(DOCUMENT TEXT)
================
Rare Disease Report

Jerry Lewis, Comedic and Muscular Dystrophy Advocacy Legend, Dead at 91

AUGUST 20, 2017
James Radke
Jerry Lewis, actor, comedian, and muscular dystrophy advocate, died Sunday Morning at his home in Las Vegas. He was 91 years old.

While the legendary actor was best known for his slapstick humor in movies such as The Caddy, Cinderfella, and The Nutty Professor, it was his hosting of the muscular dystrophy association (MDA) telethon every Labor Day weekend that won him praise as a caring rare disease advocate.

The first telethon in 1956 was co-hosted by Jerry Lewis and Dean Martin and in 1966, became a staple of the Labor Day weekend. Most of the shows were hosted by Jerry Lewis who emceed until to 2010. The telethon included a who’s who of Hollywood, such as Frank Sinatra, Dean Martin, Sammy Davis Jr., John Lennon, Michael Jackson, Billy Crystal, Robin Williams, Jerry Seinfeld, Celine Dion, Carrie Underwood, Pitbull, Ryan Seacrest, Luke Bryan, will.i.am, and Jennifer Lopez.

In a news release, Rodney Howell, MD, chairman of the board for the MDA said,

“MDA would not be the organization it is today if it were not for Jerry’s tireless efforts on behalf of ‘his kids.’ His enthusiasm for finding cures for neuromuscular disease was matched only by his unyielding commitment to see the fight through to the end. Jerry’s efforts on the annual MDA Telethon transformed the broadcast into an American tradition each Labor Day weekend for 45 years.
================
(RECORDS SHOWN)
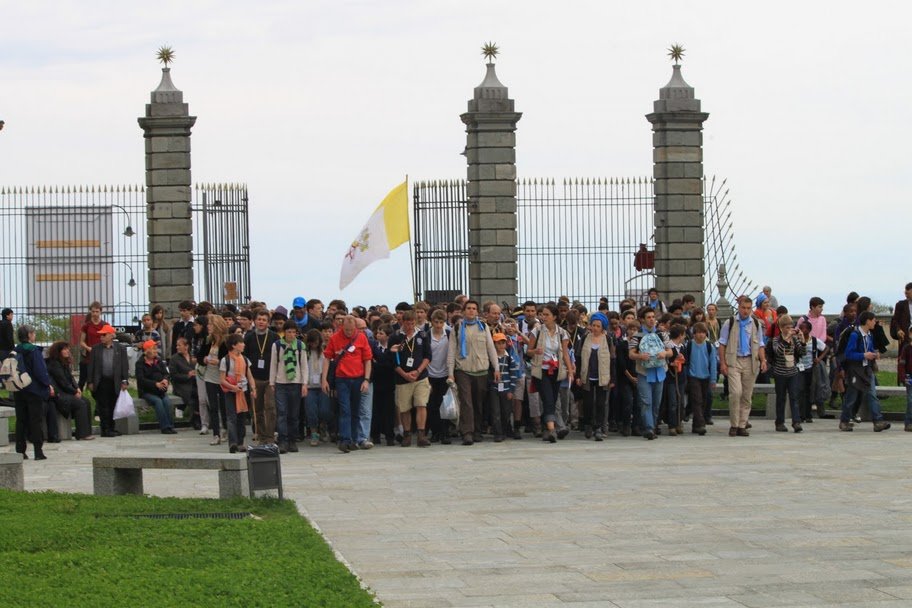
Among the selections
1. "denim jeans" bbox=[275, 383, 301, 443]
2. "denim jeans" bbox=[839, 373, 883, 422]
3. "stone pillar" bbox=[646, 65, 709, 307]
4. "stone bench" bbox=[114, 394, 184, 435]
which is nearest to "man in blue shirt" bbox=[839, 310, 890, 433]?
"denim jeans" bbox=[839, 373, 883, 422]

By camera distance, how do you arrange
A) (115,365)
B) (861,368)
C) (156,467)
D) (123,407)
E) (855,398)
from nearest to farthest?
(156,467) < (861,368) < (855,398) < (123,407) < (115,365)

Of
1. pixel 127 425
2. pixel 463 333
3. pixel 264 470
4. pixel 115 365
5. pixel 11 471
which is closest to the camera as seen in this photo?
pixel 264 470

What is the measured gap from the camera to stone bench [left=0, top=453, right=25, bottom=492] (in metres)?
13.3

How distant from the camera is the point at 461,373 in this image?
59.4 feet

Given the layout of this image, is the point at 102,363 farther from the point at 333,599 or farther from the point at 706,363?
the point at 333,599

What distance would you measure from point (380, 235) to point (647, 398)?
27.0 ft

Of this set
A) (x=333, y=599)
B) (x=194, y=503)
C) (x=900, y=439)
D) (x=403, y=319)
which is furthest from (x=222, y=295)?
(x=333, y=599)

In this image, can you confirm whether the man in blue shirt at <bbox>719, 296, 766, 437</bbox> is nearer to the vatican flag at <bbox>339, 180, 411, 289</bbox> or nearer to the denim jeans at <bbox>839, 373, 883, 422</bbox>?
the denim jeans at <bbox>839, 373, 883, 422</bbox>

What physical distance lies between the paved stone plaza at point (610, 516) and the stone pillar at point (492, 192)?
9269mm

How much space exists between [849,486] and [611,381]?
5551mm

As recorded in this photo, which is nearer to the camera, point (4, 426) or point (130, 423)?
point (4, 426)

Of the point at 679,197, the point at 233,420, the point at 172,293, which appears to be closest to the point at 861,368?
Result: the point at 233,420

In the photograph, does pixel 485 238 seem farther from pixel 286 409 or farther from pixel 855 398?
pixel 286 409

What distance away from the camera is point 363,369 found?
1756 cm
================
(YOUR OBJECTIVE)
According to the article on Jerry Lewis's death, what earned him praise as a caring rare disease advocate? Answer in one to three sentences.

(ANSWER SECTION)
He was praised as a caring rare disease advocate for hosting the muscular dystrophy association (MDA) telethon every Labor Day weekend. Though he was best known for his slapstick movies, it was this telethon work that won him that praise.